Mel: What if we could tag each other's chat lines with our thumbs-up, thumbs-down? I can click on individual things that you have typed and "vote" that way. I'll look and see if anything like that is out there.

Chandra: I'm hungry.

Mel: Let's eat.

Settling down on a routine

We seem to have found a pretty good communication medium. It's a compromise between Campfire and Flashmeeting - we chat on Campfire, so everyone can talk and there's no "waiting for someone else to finish" bottleneck, but keep Flashmeeting around so we can point the camera at things. That works a lot better for me, personally, because I have a much easier time being fluent and attentive in text rather than a videoconference - I think and work in text all the time, so it's my "native language." Hopefully it's not an inconvenience to the others (if it is, let me know and I'll switch modalities).

I'm also really glad we set up a regular meeting time and a set communications infrastructure. The faster you can make that kind of stuff habitual, the more time it frees up for you to do actual design work.

So far things seem to be going well - it's taking longer to start up than I'm used to, since we're getting through the "getting to know you" phase and the "having technical difficulties, please stand by" phase simultaneously (I couldn't get into the chat until 10 minutes after everyone else) but it's worth it; Phil and Hiroo's brainstorm brought up things we hadn't thought about, like standardization of cup sizes, different kinds and types of coffee-selling places, and so on. I'm also glad Chandra and her mad matsci skillz are on board. And I seem to be falling into the role of Person Who Finds Magical Technology. "Hey, we need something that does... this!" "Well, I happen to know three websites and two open source projects that do just that..."

Mmmm, technology.

Oh - and humor does work online. *grin* I drew the worst possible logo demo today as an example of why I shouldn't be allowed to make our actual logo (our team name is Long Distance Coffee), and we all had a good laugh.

No meeting tomorrow; we're splitting up to do user studies instead, so Chandra and I will be making the rounds of the local coffeehouses in the area. I love user studies. They're an excuse to go out and play (or in this case, chug coffee and claim it's "for class.")

Monday, October 23, 2006

Introductions - Mel

This is a project design notebook of sorts for the Distributed Engineering Design course between Strathclyde, Olin, and Stanford in the Fall of 2006. I'll be keeping my notes, sketches, updates, and generally everything else I generate here. Other team 2 folk, if you want to join the blog let me know and I'll make you an account; it's really easy to upload notes and pictures here.

By way of introduction, I'm Mel, a senior at Olin studying electrical engineering with a more softwareish bent.
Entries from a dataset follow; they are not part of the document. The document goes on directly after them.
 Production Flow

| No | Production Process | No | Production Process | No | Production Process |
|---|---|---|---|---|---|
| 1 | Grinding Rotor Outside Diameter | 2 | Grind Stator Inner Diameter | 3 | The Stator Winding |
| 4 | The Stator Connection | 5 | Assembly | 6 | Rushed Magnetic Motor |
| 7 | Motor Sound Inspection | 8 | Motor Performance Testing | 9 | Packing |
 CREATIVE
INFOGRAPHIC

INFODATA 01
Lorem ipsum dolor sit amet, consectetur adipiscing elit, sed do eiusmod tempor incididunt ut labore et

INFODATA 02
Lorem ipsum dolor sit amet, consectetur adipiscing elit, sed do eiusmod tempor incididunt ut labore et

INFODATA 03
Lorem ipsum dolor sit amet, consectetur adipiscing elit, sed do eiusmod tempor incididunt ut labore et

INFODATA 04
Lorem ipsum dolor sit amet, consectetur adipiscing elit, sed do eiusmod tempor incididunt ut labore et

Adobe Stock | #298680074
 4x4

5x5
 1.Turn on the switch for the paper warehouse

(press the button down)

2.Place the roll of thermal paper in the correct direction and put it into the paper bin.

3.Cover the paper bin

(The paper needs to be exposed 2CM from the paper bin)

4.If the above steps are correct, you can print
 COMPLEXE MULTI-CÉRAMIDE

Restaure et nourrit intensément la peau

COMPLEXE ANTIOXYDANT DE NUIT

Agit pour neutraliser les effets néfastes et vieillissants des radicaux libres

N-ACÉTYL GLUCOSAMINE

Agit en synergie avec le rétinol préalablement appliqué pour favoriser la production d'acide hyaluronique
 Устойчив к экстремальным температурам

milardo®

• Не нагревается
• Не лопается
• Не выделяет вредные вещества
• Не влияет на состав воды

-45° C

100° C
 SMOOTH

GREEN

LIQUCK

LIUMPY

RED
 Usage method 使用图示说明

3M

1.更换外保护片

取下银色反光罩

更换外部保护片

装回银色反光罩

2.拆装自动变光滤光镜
I'mactually interested in everything. I play piano and do vocal percussion, live in the same suite as Chandra, read in my non-copious amounts of free time, play with math, and attempt to sketch things occasionally. Engineering education is one of my more prominent obsessions. I plan on becoming an engineering professor eventually.

I am overly optimistic. If I had a superpower, I would be able to transmit and recieve electronic messages through my fingertips (so I could read/write hard drives without a laptop intervening, jack directly into ethernet ports, and such). I am hearing impaired, and rely on lipreading, which makes it hard for me to videoconference (you'll see me typing furiously in the back of the webcam instead).

I've worked on distributed teams before, so I've got a suite of favorite collaboration tools to use. They've all been software teams, though, with others experienced with distributed collaboration - it'll be an interesting learning experience doing my first distributed physical-deliverable project. I have a tendency to be mildly loud and adamant in text, but everything I say should be open to criticism, comment, and modification - I'm throwing ideas out for other people to play with. I'll modify my communication style upon request.